The USS Wyoming ballistic missile submarine launched a pair of Trident II D5LE missiles from the Eastern Test Range near Cape Canaveral, Fla., on Friday, Sept. 17, the Navy announced in a press release over the weekend.
The launch of the unarmed missiles were part of Demonstration and Shakedown Operation DASO-31, the Navy wrote in its press release.
The Lawrence Livermore National Laboratory awarded Dell Technologies a subcontract to provide more than 40 petaFlops of computing capacity for nuclear weapons programs, the National Nuclear Security Administration (NNSA) said in a press release this week.
The award under the Commodity Technology Systems contract (CTS-2) from NNSA’s Advanced Simulation and Computing (ASC) program will provide at least $40 million at Livermore, the Los Alamos National Laboratory in northern New Mexico, and the Sandia National Laboratories in Albuquerque, N.M., the NNSA wrote in the release.
Centrus’ chief executive officer got some Twitter love from the head of the International Atomic Energy Agency (IAEA) this week, amid the international networking and hobnobbing in Vienna, Austria, during the U.N. body’s 65th General Conference.
In a message including a photo of the two, IAEA Director General Rafael Mariano Grossi tweeted that he had a “fascinating discussion” with Centrus chief Daniel Poneman about “the nuclear fuel and services market.”

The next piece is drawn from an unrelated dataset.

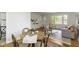 Open-concept living and dining area with hardwood floors, neutral decor, and plenty of natural light at 7835 E 50Th St, Indianapolis, IN 46226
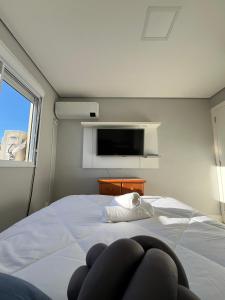 a bedroom with a bed with a tv on the wall at Apartamento Central 2 Quartos c Garagem in Pelotas +26 photos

Community groups in New Mexico and South Carolina will administer a combined $7 million worth of NNSA grants to teach attendees of 18 minority-serving institutions in the states how to do work needed to produce plutonium pits, the agency wrote in a press release this week.
The New Mexico Academic Consortium and the Savannah River Site Community Reuse Organization in South Carolina will each administer half of the funding, dividing it between 10 organizations in New Mexico and eight in South Carolina. The 2021 omnibus spending bill that funded the federal government set the $7 million aside “for Historically Black Colleges and Universities, Hispanic Serving Institutions, and Tribal Colleges and Universities in South Carolina and New Mexico to support pit production.”
Sens. Ben Ray Luján (D-N.M.) and Mike Crapo (R-Idaho) cosponsored a bill that would extend the expiring Radiation Exposure Compensation Act for 19 more years and extend the law’s financial compensation to people who were exposed to radiation while working in uranium mines, according to a press release from Luán.
The law, and the protection it provides for downwinders in southwestern and mountain states, would otherwise expire in July. The new bipartisan bill would provide up to $150,000 in coverage for people sickened by exposure to radiation from atmospheric tests in the Pacific, Nevada and New Mexico, or from uranium mining and milling. Claimants must have been present in a covered location for at least a year to be eligible, according to the bill.